Dataset info:
All 50 states except Delaware (idk why), Puerto Rico, U.S. Pacific Trust Territories and Possessions, 

In [45]:
from sklearn.preprocessing import StandardScaler
import numpy as np
import pandas as pd
import sys
import seaborn as sns
import matplotlib.pyplot as plt
import plotly.express as px

In [46]:
jan = pd.read_csv('data/data_by_month/jan_2023.csv')
feb = pd.read_csv('data/data_by_month/feb_2023.csv')
mar = pd.read_csv('data/data_by_month/mar_2023.csv')
apr = pd.read_csv('data/data_by_month/apr_2023.csv')
may = pd.read_csv('data/data_by_month/may_2023.csv')
jun = pd.read_csv('data/data_by_month/jun_2023.csv')
jul = pd.read_csv('data/data_by_month/jul_2023.csv')
aug = pd.read_csv('data/data_by_month/aug_2023.csv')
sep = pd.read_csv('data/data_by_month/sep_2023.csv')
oct = pd.read_csv('data/data_by_month/oct_2023.csv')
nov = pd.read_csv('data/data_by_month/nov_2023.csv')
dec = pd.read_csv('data/data_by_month/dec_2023.csv')
df = pd.concat([jan, feb, mar, apr, may, jun, jul, aug, sep, oct, nov, dec])
ids = pd.read_csv('data/airline_id.csv')

In [None]:
# data cleaning
df.fillna(0, inplace=True)

# rename airlines
airline_names = pd.DataFrame(df['OP_CARRIER_AIRLINE_ID'].unique(), columns=['Code']).merge(ids, on='Code', how='left')
airline_names['Description'] = airline_names['Description'].apply(lambda x: x.split(':')[0])
airline_names['Description'] = airline_names['Description'].apply(lambda x: x.split('LLC')[0])
airline_names['Description'] = airline_names['Description'].apply(lambda x: x.split('Inc.')[0])
airline_names['Description'] = airline_names['Description'].apply(lambda x: x.split('Corp')[0])
airline_names['Description'] = airline_names['Description'].apply(lambda x: x.split('Co.')[0])

df


In [None]:
# create an array of the delay types
delay_fields = ['CARRIER_DELAY', 'WEATHER_DELAY', 'NAS_DELAY', 'SECURITY_DELAY', 'LATE_AIRCRAFT_DELAY', 'CANCELLED']

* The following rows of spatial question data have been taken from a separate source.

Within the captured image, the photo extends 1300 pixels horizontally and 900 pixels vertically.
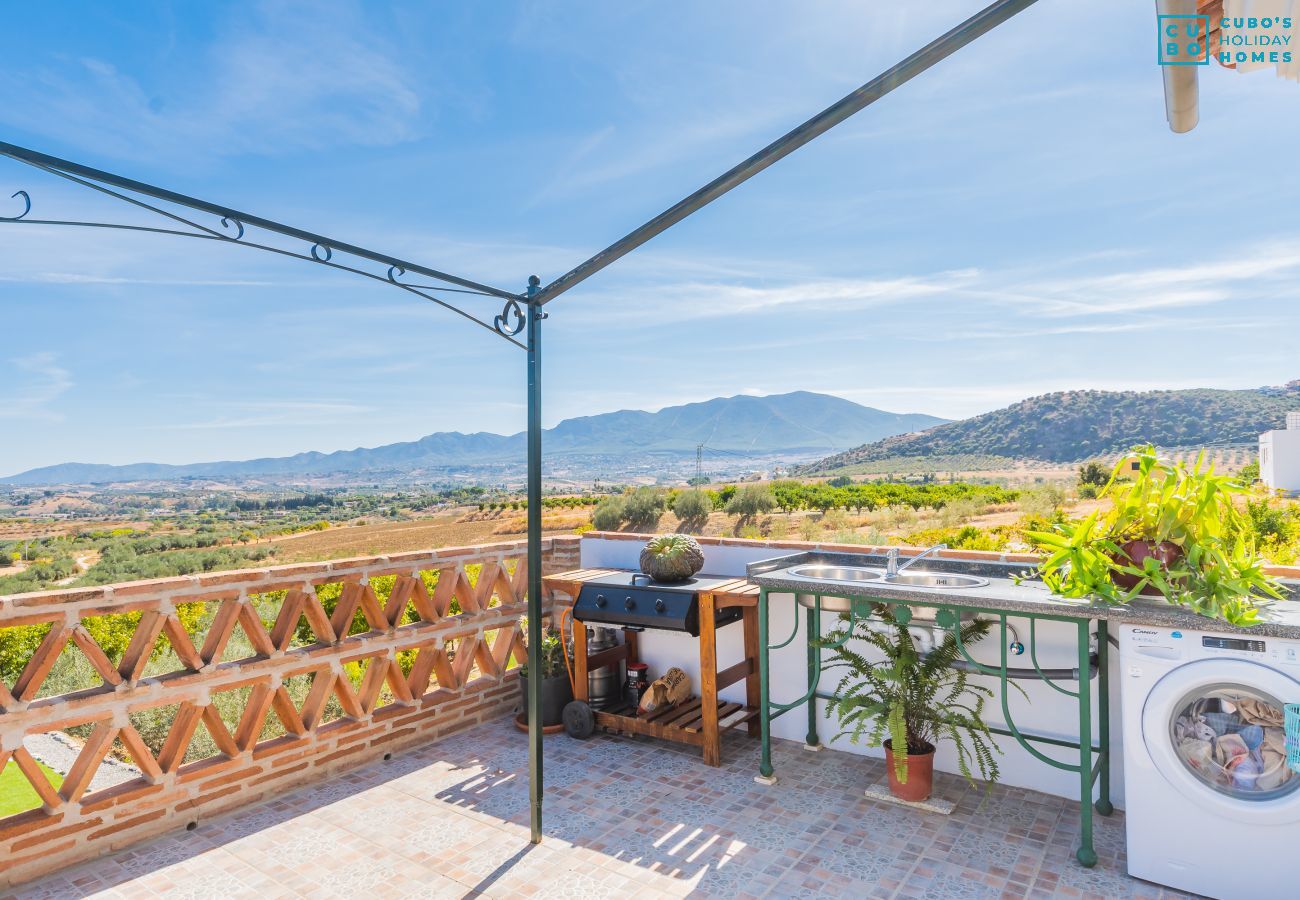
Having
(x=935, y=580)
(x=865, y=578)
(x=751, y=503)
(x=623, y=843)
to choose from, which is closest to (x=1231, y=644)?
(x=935, y=580)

# prep the df to support a total flight field per airline
df['TOTAL_FLIGHTS'] = 1

# group by airline and sum the desired fields, merge with airline names
grouped_df = df.groupby('OP_CARRIER_AIRLINE_ID').agg({delay_fields[0]: 'sum', delay_fields[1]: 'sum', delay_fields[2]: 'sum', delay_fields[3]: 'sum', delay_fields[4]: 'sum', 'CANCELLED': 'sum', 'DIVERTED': 'sum', 'TOTAL_FLIGHTS': 'sum'}).reset_index()
grouped_with_airline = pd.merge(grouped_df, airline_names, left_on='OP_CARRIER_AIRLINE_ID', right_on='Code')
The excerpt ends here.